The look on her face had squeezed at his heart when she answered. “Lots. Now off with the shirt.”
He’d felt like he was being beaten all over again as he maneuvered his way out of the cotton material, but he’d managed to get if off by himself.
“I bet you’re a good-looking guy when you’re not all busted up,” she’d commented.
“Thanks. I think.”
“You’re welcome.” Her fingers didn’t hesitate as she ran them along his ribs. For the first time, he really paid attention to her clothes, her makeup. He put it together with what part of town she was in and the time of night.
“You’re a hooker,” he’d blurted. “Crap. I’m sorry.”
A grin tugged at the edge of Jessie’s mouth. “It’s okay. It is what it is.”
“So Spence is your pimp. And he’s going to be mad at you for helping me. You should go; don’t get into any more trouble for me.”
“Spence also has it in his head that he and I are a thing. He’ll bluster but he’ll forgive me.” There was a tremor in her voice that made Vance think she wasn’t quite as confident of that as she professed to be. “I don’t think they’re broken. Your
ribs, that is. I think you’ll be okay if you take it easy for a while.”

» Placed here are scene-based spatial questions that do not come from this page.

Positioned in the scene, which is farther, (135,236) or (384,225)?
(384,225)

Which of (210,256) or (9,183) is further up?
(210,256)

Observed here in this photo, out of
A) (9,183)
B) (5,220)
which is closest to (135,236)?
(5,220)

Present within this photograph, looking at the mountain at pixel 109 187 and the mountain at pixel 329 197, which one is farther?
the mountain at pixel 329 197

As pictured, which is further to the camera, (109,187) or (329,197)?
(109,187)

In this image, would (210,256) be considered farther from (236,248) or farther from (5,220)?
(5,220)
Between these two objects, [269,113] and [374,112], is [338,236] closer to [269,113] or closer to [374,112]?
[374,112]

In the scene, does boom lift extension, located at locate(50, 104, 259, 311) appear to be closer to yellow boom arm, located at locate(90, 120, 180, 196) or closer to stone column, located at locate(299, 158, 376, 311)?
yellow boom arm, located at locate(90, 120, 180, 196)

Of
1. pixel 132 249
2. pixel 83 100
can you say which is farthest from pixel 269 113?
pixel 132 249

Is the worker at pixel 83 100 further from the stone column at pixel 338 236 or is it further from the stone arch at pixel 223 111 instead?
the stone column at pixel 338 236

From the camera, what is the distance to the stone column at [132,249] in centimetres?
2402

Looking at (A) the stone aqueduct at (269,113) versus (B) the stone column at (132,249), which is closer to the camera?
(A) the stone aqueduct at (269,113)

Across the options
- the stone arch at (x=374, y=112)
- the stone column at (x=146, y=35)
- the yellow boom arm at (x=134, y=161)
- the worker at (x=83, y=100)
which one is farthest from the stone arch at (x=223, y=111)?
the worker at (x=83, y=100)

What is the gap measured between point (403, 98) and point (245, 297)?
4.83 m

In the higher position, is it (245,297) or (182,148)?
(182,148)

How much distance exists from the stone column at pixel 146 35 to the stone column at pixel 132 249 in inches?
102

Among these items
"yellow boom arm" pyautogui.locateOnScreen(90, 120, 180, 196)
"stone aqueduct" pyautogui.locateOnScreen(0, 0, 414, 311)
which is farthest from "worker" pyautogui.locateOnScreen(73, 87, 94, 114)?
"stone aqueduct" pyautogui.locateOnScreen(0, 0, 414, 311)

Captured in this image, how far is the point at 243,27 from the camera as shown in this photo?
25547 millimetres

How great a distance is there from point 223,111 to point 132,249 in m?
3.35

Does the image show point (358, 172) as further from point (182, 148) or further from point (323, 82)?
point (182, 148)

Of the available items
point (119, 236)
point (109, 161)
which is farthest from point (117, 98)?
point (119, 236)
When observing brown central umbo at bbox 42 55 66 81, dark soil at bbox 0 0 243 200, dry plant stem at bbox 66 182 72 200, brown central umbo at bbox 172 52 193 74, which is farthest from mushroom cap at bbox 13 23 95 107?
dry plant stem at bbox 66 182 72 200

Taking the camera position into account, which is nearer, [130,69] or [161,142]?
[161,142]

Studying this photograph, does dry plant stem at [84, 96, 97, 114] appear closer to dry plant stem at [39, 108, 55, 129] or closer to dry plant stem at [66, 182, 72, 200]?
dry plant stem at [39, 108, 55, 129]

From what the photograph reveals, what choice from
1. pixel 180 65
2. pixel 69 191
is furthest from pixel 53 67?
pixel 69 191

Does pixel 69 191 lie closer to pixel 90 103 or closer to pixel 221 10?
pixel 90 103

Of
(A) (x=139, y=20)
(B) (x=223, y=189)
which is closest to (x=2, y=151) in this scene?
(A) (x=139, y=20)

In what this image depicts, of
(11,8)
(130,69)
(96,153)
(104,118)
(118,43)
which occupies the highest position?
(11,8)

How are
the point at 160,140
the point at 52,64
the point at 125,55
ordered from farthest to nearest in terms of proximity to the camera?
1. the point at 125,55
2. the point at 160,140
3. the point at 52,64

Vance accepted the bag of ice she handed him, wincing as he held it to his ribs. “What can I ever do to repay you?”
“Do you have a home to go back to? If so, go there.”
“I can’t do that.” Vance’s last words to his foster father weighed heavy on his mind.
Jessie sighed and patted his hand. “We’ll figure out something to do with you, then. You can’t just keep wandering the streets. You’re too young and fit to be living like a stray dog.”
“Thanks. I think,” he repeated, not sure if he found her straightforward manner refreshing or offensive.
“Sorry. But the story doesn’t end well for guys like you. Can’t get a proper job without a place, can’t get a place without a proper job. Shelters are full. As big as you are, I’m surprised you haven’t been recruited to a gang yet.”
“Is that another failing on my part?” Vance’s tone was wry.
“You don’t want to be one of those guys. Last week, one of the gangs jumped Harry and Leila. Beat them to death with bricks just for the fun of it.”
Vance’s stomach tightened, and he wondered what kind of terrifying world he’d stumbled into. Outwardly, his face was granite. “What about your boss? Does he need help?”
“Are you applying to be a hooker?” she teased.
“No! I just meant…” Vance paused, embarrassed. He didn’t really know what he thought he could do for a pimp.
Her smile was sad this time. “You don’t want any part of my world.”
“I’ve got to do something.”
“Right now I want you to get better.” She stood and walked to the door, resting her fingers on the handle as she turned to look back at him. “Stay here. I’ll come check on you tomorrow and bring you some food.”